During 2004, an increase in G8 strains in combination with P[4], P[6] and P[8] were noted (Table 1). Investigation of mixed infections during 2003 provides possible evidence for human-human reassortment events as G1G8P[6]P[8], G2G8G3P[6]P[8] and G8P[4]P[6] infections were detected. In addition, the increase in G1P[4] infections in 2004 may have arisen from mixed infections with G8, G9 and G10 in 2003. Additional analysis of the full genomes of unusual human-human reassortants and investigation of the population of rotaviruses in mixed infections will be required.

Controls

Among the 12 positive controls with genetic results, 7 were L1 and 3 L2, and 4 were P[8]G1, 2 P[8]G9, 2 P[NT]G1 and 4 mixed (3 P[8]G1,9; 1 P[8]G8,9), approximately corresponding to the distribution in cases. The asymptomatic controls were noticeably older than the symptomatic cases (25 months vs. 10 months).

Vaccine type prevalence

The total number of cases with types in common with those in the Rotarix® (P[8]G1) and Rotateq™ (P[5]G1-4, P[8]G6) vaccines was 77% (432/558) and 79% (439/558), respectively. The proportion not represented in Rotarix® was 16% (29/178), 12% (20/169) and 33% (70/211) in 2002-4, respectively (χ2(2) 24.291 P=<0.001), and, correspondingly, the proportion not represented in Rotateq™ was 17% (31/178), 14% (24/169), and 34% (71/211) (χ2(2) 29.420, P=<0.001).

Discussion

We have investigated the genetic characteristics of group A rotavirus in clinically well defined severe pediatric diarrhea cases in a rural Kenyan setting over a three year period. The study reveals no evidence of an association between genotype and age, sex or disease severity. However, we identify considerable genotypic diversity with patterns of prevalence both consistent and in contrast to elsewhere in Africa. Similar to Africa in general and specifically to Kenya we find a predominance of genotype combinations G1, G8, G9 with P[4], P[6] and P[8]​[​7, ​11]. The G-P combinations found in over 90% of isolates in temperate countries of Europe, North America and parts of Australia/Oceania were identified at a proportion of only 68%; consistent with the African context[7]. Yet the prevalence of P[8]G1 (42%) and P[8]G9 (15%) were unusually high, there was an absence of two usually frequent genotypes, P[8]G3 and P[8]G4, and no case of the emergent G12 type was identified. Those genotypes recognized as unusual worldwide[7], in particular G8 variants (P[4]G8, P[8]G8 and P[6]G8), comprised 25% of all single strains (Table 1), and the prevalence of mixed G-P combinations was 10%; both proportions similar to that summarized for Africa[7].

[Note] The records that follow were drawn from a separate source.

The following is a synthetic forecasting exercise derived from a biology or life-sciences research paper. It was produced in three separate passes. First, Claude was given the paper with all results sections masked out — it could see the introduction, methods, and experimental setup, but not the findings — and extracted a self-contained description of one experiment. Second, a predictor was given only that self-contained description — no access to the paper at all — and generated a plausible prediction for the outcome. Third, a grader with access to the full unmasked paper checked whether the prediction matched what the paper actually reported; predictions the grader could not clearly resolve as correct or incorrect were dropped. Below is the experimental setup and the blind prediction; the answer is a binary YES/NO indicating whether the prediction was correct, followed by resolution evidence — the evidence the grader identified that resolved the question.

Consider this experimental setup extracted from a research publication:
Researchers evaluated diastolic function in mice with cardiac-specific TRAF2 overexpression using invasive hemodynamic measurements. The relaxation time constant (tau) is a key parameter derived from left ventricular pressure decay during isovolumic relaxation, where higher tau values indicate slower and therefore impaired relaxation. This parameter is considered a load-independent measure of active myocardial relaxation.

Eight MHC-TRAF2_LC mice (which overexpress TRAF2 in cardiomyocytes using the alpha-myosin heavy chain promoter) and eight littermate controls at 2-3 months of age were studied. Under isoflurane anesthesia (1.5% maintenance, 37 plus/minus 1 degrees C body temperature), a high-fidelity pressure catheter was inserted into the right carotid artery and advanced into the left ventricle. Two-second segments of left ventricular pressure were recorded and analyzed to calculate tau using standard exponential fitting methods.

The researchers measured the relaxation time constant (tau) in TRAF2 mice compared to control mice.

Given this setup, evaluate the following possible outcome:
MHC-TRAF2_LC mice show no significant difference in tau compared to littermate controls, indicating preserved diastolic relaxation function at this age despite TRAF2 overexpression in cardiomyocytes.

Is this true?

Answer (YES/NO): YES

Furthermore, we observed significant temporal variation in the prevalence of some genotypes. While P[8]G1 was the predominant variant throughout, its prevalence declined markedly from ~50% in 2002-3 to 30% in 2004. By contrast P[4]G8 increased from 2-4% in 2002-3 to 13% in 2004, and both P[6]G8 and P[8]G8 had moderate prevalence in 2002 and 2004 and were practically absent in 2003. Of further interest is that mixed genotypes showed a significant increase from 2002 to 2003-4. Temporal variation of this nature has been observed previously[33]. Kenya, for example, has seen the emergence of G8 and G9, and a shift in predominance of P[8] to P[6], accompanied by considerable year on year variation[34]. However, our data show local patterns inconsistent with the national picture: for example P[8] remains the predominant P-type in Kilifi for each of the years. All these studies demonstrate the limitation of short-term surveillance in discerning patterns of prevalence, but in addition, our results show the importance of widespread monitoring to capture local variation, which may be of importance in assessing vaccine impact.

Rotavirus hospitalizations are often observed to have marked seasonality, particularly in developed countries. In Kilifi, we observed peak group A rotavirus admissions between March and May in 2002-3, with higher prevalence throughout 2004 particular in the 3rd quarter prevalence, all of which mirrored total diarrhea admissions over this period (Fig. 2)[20]. Year 2004 was also associated with greater proportional representation of a wide group of variants (Fig.2), with the emergence of P[4]G8 early in 2004 associated with a delay in the peak in P[8]G1 to the 3rd quarter. Clearly, longer-term surveillance has the capacity to identify genotype emergence, decay and altering dominance patterns, which have a bearing on potential vaccine effectiveness and the value of before–after studies in assessing vaccine impact.

The diversity of GARV types identified in Kilifi is supplemented by a high proportion of unusual G-P combinations, among which are likely reassortant strains. These include rare occurrences of P[4]G9 and P[8]G2 and emergence of P[4]G1, all probable human-human reassortants. The presence, among isolates of mixed G-P type, of strains inclusive of these unusual and emergent combinations (eg P[4]G1,8; P[4]G8,9; P[6,8]G1,8; P[6,8]G2,3,8; P[8]G1,8; and P[8]G8,9), provides strong circumstantial evidence for natural reassortant events arising from co-circulating local strains. The prevalence of 9% of strains untypeable for at least one of VP4 or VP7 genes, presumably a result of antigenic drift, provides further evidence for extensive natural variation in rotavirus strains in this location.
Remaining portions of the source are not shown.